La frequenza allarmante delle pestilenze, fra il 1460 e il 1485, anno in cui morì lo stesso doge Giovanni Mocenigo, fa ipotizzare agli storici la sopravvivenza di focolai mai completamente spenti e fece avvertire alla classe politica veneziana la necessità di istituire una magistratura stabile perché la peste “ulterius non procedat et defectu provisionum non reddatur continua”.  Il rischio che l’epidemia potesse trasfomarsi in un morbo endemico per la mancanza di adeguate misure (“defectu provisionum”), indusse il Senato a convocare una riunione ad hoc il 7 gennaio 1485 (more veneto= con inizio dell’anno il 1°marzo) sollecitando tutti senatori ad intervenire, data la gravità e importanza della questione. Nell’occasione si deliberò di istituire un Magistrato alla Sanità composto da tre Provveditori con incarico non retribuito da rinnovarsi ogni anno. Che non vi fosse grande entusiasmo nel ricoprire tale carica, lo dimostra la sanzione di 2000 ducati e altre più onerose per coloro che rifiutassero tale mandato. Per alleggerire l’onere di questo incarico gratuito, si concesse ai tre Provveditori di ricoprire  incarichi anche in altri uffici.  L’anno seguente, allo scadere della carica, i tre patrizi Domenico Morosini, Nicolò Muazzo e Antonio Grimani non vennero sostituiti e dovettero passare altri tre anni perché, nel 1489, fossero nominati Ambrogio Contarini, Marco Foscolo e Luca Pisani.

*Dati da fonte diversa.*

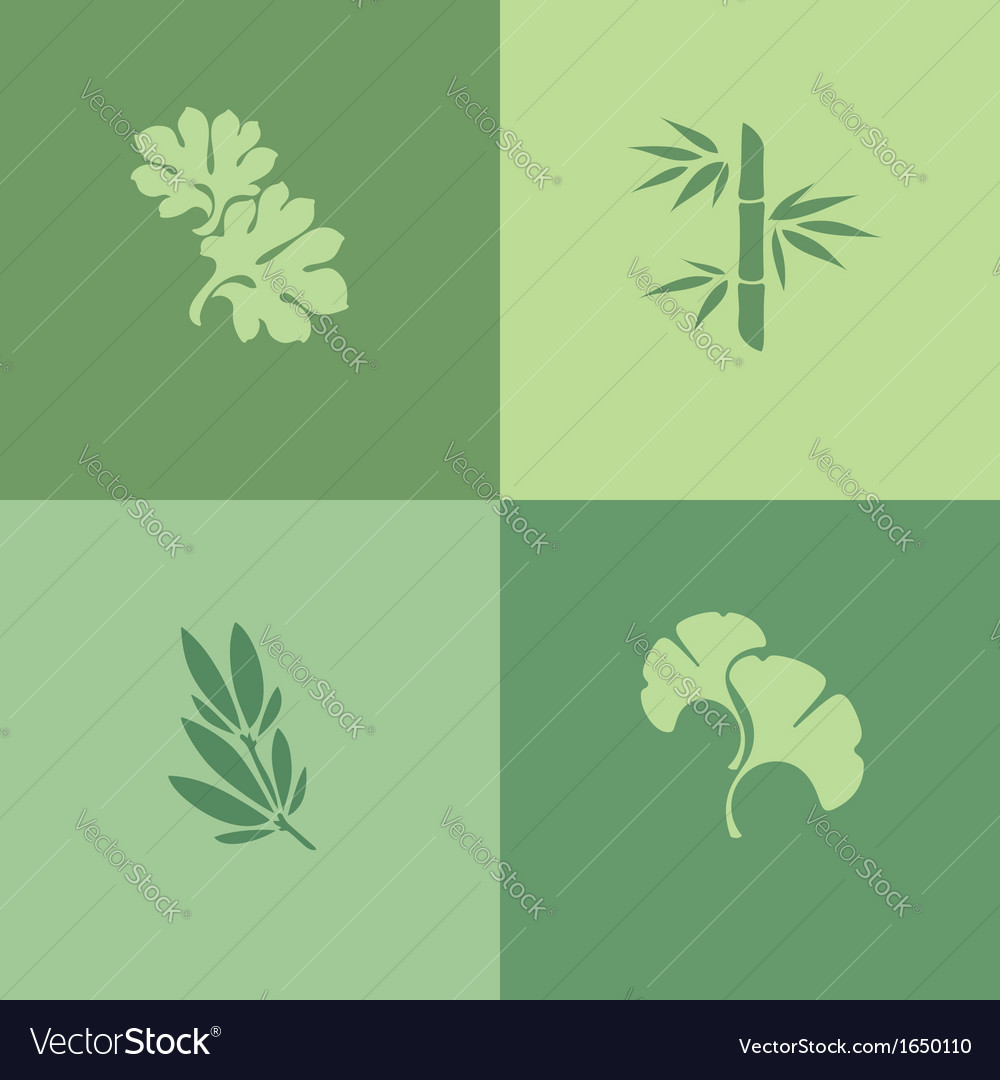 Leaf - Set of design elements vector image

Da allora l’iter politico per la definizione dei ruoli e delle competenze del Magistrato alla Sanità fu complesso e richiese investimenti per la creazione di un ufficio con un braccio operativo armato e una burocrazia dedita, non solo alla registrazione delle persone e cose che entravano ed uscivano dai lazzaretti, ma anche al monitoraggio della situazione internazionale e all’imposizione della  tracciabilità di tutti gli arrivi nei domini veneziani. Le resistenze dei patrizi non furono  poche per il timore che  il nuovo magistrato potesse ostacolare gli interessi mercantili, perché  le misure per difendere la sanità pubblica comportavano alti costi per la contumacia di merci e passeggeri e rallentavano gli scambi commerciali.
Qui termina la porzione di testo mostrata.